付长宁坐在桌边,小断指刚给她倒了一杯热茶。
“这么快就回来了?”付长宁从茶碗里抬起头。
“嗯,家主需要一个人安静一静。”
骤然丧子,搁谁身上都遭不住。
付长宁神色恹恹。
“花兰青,我不太舒服,我想睡一会儿。”
花兰青手撑桌面起身,扶着她坐在床上,“折腾了两天,是该好好休息。”
小断指很有眼色避开。
付长宁肚子很大,只能侧着睡。
闭上眼睛,困意袭来。
可能是织女缝补像脸颊边的红色泪痣太过醒目,她梦见了杨斌。
梦中的杨斌前脚刚被程一叙杀了,后脚红线就蠢蠢欲动意图吞噬杨斌。
万千红线将杨斌缠成蚕蛹。
谁都想不到,杨斌反噬了。
三天三夜后,杨斌从蚕蛹里出来,万千红线匍匐在他脚下。
察觉到被人盯着,杨斌侧过脸直直地看了过来,冰凉阴沉的视线与付长宁相交。
付长宁后颈处发凉,整个人打了个哆嗦,然后梦醒了。
花兰青拧了热帕子给她擦身子,她就说怎么觉得凉凉的。
“醒来了?”花兰青将帕子按在热水里,搓了两下拧干,搭在一旁的置物架上,“洗个热水澡再去睡,你会舒服些。水已经备好了。”
有病吗?
谁睡半截爬起来洗澡。
付长宁把被子缠得更紧些,慢慢合上眸子的同时不忘让眼神更迷离一些——十成十还原半睡半醒状态。
“讶,没醒啊。刚才是魇住了?”
是的,你没看错,我还在睡。长点儿眼色别来闹我。
“一身的尘土、血味儿沾在身上怎么会睡得舒服呢?要不然我帮你洗?”
嘶,那不是要被看光光?!
不要!
她现在悠悠转醒来得及不?会不会显得很刻意?
在她犹豫的时候被花兰青掀开被子拦腰抱起,剥光衣服丢进浴桶里。
偏热的水抚慰着四肢百骸,就很舒服,付长宁冲在喉头的骂骂咧咧堵了回去。
两人又不是没那个什么过,对着她高耸的肚子他能有性趣才鬼了。
这么一想,付长宁放松下来。
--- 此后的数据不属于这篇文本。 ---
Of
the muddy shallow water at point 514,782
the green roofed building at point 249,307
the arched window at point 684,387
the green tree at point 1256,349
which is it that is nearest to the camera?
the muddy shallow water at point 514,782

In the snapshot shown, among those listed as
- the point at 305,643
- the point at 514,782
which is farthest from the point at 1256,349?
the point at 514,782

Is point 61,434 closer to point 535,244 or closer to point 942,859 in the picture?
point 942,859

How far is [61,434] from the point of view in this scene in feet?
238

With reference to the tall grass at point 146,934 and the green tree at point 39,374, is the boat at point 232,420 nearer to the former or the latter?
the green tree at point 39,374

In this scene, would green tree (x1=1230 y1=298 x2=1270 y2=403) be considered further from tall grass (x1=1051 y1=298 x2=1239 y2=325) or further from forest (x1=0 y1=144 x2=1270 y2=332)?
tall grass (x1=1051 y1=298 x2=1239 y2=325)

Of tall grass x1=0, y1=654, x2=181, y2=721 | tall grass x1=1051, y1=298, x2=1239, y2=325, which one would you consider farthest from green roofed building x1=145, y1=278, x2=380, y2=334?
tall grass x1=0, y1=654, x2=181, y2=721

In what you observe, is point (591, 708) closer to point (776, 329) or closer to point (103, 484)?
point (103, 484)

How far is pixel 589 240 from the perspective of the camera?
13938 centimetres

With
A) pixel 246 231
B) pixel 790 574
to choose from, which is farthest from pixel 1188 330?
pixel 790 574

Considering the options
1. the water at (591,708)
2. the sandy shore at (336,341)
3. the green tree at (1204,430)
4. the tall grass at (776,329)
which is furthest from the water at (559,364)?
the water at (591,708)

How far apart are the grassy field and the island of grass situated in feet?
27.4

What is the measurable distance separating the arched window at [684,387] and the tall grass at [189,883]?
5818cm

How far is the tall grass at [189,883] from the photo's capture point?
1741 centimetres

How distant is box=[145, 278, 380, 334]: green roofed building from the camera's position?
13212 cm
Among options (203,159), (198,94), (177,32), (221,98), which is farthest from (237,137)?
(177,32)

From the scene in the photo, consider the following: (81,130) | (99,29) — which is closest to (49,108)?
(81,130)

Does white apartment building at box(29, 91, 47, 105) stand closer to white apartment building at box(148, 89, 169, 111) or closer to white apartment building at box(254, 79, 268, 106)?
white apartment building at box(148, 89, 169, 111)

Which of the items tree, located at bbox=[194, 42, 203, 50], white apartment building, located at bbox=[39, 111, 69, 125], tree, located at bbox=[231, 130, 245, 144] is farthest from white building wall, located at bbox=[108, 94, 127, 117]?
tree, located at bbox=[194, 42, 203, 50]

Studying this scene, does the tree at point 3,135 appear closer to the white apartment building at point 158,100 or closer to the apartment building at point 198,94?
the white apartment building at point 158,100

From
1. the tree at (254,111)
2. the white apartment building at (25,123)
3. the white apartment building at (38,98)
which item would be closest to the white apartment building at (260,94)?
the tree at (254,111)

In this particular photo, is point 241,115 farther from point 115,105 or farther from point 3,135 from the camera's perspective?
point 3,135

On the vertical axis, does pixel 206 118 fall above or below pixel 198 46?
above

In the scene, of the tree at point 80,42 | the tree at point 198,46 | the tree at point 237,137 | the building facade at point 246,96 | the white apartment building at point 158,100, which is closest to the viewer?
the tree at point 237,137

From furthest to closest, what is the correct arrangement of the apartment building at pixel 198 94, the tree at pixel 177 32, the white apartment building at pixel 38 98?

困意袭来,没一会儿便沉沉地睡了过去。
红线很细,穿过胸前留下的伤口已经愈合,伤疤像星心点点的红梅。
花兰青以手掬水,水流划过修长的颈项,在锁骨处暧昧地打着转儿,顺着白皙的肚皮蜿蜒而下。
渐重的眸色在听见她沉稳绵长的呼吸后慢慢转为清明。
最初是因为妖修之子每三日要灌入妖气。他也不知道从什么时候开始,他对她起了欲念。
是男人对女人的垂涎。
花兰青取来干净的帕子给她擦身子,穿好衣物抱到床上,拉上被子。
路过高耸的肚皮时停了一下。
它快出来了,就在这几日。
花兰青捡起地上的脏衣服出了房间,身后探出四根触手,两根一前一后稳稳地抬着浴桶、到梅树前倒掉水,第三根轻轻掩上门,第四根高高举着皂荚和木盆跟在身侧。
花兰青蹲在湖边搓洗衣服,第四根随时递上皂荚。